Model that have multiple outputs don't compute the Jacobian, they have their loss combined (usually added), so that we have only one loss function (as usual) which gives one real loss value, which is then propagated back through the graph to compute the gradients. The inputs (i.e. shared variables) will receive adjoints calculations from the multiple paths (in case of shared models) which they will happily sum to obtain their gradient, (as we normally do in standard back-propagation algorithm) .
Once the gradient has been calculated for all shared variables, the weights are updated.

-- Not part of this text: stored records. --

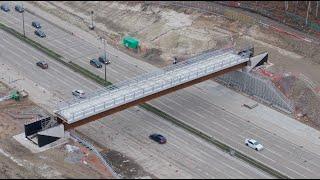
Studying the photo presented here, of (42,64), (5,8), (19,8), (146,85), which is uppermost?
(146,85)

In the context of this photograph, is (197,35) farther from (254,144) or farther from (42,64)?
(254,144)

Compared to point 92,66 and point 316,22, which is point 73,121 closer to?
point 92,66

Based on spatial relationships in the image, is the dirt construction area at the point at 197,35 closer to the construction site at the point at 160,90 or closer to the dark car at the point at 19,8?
the construction site at the point at 160,90

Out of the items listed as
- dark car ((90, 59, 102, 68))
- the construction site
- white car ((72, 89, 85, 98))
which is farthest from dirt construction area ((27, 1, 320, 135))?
white car ((72, 89, 85, 98))

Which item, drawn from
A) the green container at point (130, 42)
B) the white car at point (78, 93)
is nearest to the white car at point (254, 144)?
the white car at point (78, 93)

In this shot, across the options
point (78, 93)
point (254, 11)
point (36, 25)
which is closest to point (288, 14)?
point (254, 11)
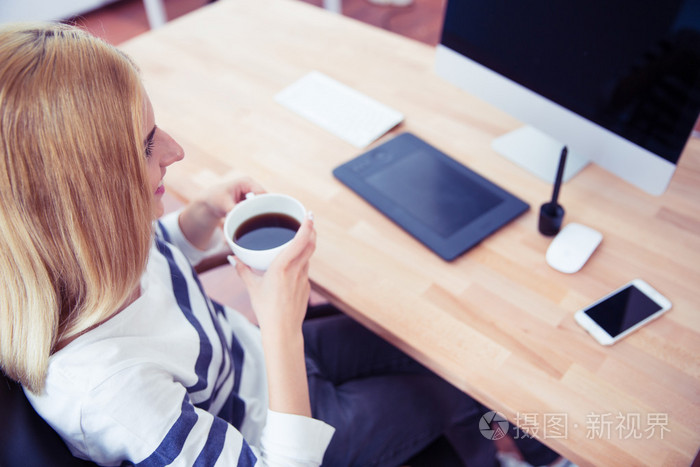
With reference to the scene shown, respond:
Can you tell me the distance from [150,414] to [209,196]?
45 cm

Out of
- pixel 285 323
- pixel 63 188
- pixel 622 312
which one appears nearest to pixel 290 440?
pixel 285 323

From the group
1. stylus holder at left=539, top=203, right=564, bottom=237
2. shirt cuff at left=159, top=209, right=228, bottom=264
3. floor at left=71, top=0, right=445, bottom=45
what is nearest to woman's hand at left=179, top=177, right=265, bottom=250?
shirt cuff at left=159, top=209, right=228, bottom=264

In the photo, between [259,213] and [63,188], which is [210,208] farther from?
[63,188]

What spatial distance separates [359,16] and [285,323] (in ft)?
9.19

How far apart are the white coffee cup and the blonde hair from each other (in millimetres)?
146

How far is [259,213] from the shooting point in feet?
2.68

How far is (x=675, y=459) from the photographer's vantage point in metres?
0.67

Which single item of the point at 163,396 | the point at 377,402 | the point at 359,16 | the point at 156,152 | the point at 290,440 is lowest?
the point at 359,16

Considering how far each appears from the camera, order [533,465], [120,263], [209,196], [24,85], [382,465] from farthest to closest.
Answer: [533,465] < [209,196] < [382,465] < [120,263] < [24,85]

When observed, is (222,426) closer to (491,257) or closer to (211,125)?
(491,257)

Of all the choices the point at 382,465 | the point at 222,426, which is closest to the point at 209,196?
the point at 222,426

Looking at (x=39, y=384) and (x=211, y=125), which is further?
(x=211, y=125)

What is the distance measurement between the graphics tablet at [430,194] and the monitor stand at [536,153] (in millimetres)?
99

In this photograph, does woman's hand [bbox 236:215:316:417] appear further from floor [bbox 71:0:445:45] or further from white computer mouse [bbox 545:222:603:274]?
floor [bbox 71:0:445:45]
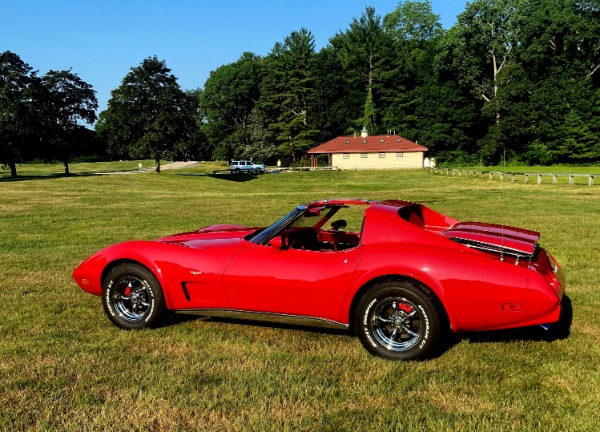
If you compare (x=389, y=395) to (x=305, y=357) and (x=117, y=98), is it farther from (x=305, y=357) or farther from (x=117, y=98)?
(x=117, y=98)

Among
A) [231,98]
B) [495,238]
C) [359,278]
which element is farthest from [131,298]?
[231,98]

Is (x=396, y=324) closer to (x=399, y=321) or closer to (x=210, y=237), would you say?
(x=399, y=321)

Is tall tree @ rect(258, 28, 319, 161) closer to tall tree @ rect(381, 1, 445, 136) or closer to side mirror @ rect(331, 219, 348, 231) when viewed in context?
tall tree @ rect(381, 1, 445, 136)

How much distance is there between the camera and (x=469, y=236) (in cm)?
489

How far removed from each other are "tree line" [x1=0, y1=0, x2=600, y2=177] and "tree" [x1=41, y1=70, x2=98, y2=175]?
5.7 inches

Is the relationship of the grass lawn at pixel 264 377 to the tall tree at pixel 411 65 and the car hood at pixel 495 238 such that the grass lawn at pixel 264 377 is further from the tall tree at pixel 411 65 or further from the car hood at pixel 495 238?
the tall tree at pixel 411 65

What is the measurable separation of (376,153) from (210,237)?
226 feet

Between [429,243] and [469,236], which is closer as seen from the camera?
[429,243]

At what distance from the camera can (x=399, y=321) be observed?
4438 mm

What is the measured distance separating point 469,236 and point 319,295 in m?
1.61

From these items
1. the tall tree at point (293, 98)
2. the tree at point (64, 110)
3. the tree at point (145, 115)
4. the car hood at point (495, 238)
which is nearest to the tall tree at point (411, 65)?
the tall tree at point (293, 98)

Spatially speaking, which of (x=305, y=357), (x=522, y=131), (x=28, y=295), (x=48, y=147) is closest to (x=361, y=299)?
(x=305, y=357)

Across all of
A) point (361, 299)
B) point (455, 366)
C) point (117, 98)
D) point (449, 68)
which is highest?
point (449, 68)

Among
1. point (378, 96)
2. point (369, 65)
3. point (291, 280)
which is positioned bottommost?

Thank you for your answer. Your solution works, nevertheless I need a general approach to implement custom initialization. For arbitrary model, I traverse all its layers and initialize their weights as a function of layer activation, given model input. When sub-model found in graph (as opposed to layer), I need to represent all its trainable layers as outputs. This complicates further if sub-model is shared. So far I couldn't figure out more or less nice solution to that.
It seems you are trying to do some meta-optimization of your model. I don't think that's supported yet, maybe in future versions, or maybe someone else know how to do it. Or you can create a custom keras fork which provide the missing capabilities, but it will be quite low level.
Instead of custom initialization, what I usually do is I add some regularization on weights or activation based on the various features I desire my weights to have. And then I do a standard fit giving a high importance on these regularization losses (this will initially drive the weights as if initialization was custom), and then I can also reduce the importance of regularization over time.
This process of adding regularization because it's quite problem dependent rather than layer dependent, but maybe could be automated through meta-optimization.
I am implementing LSUV initialization which have proven state-of-the-art. Author implemented it in Keras for single level topology, I am trying to extend it to arbitrary deep encapsulation and weight sharing.
Most helpful comment
Hello,
I don't know how to do this, but I usually have the sub_model give more ouputs, this way it respects model encapsulation :
Regarding your second question.
Model that have multiple outputs don't compute the Jacobian, they have their loss combined (usually added), so that we have only one loss function (as usual) which gives one real loss value, which is then propagated back through the graph to compute the gradients. The inputs (i.e. shared variables) will receive adjoints calculations from the multiple paths (in case of shared models) which they will happily sum to obtain their gradient, (as we normally do in standard back-propagation algorithm) .
Once the gradient has been calculated for all shared variables, the weights are updated.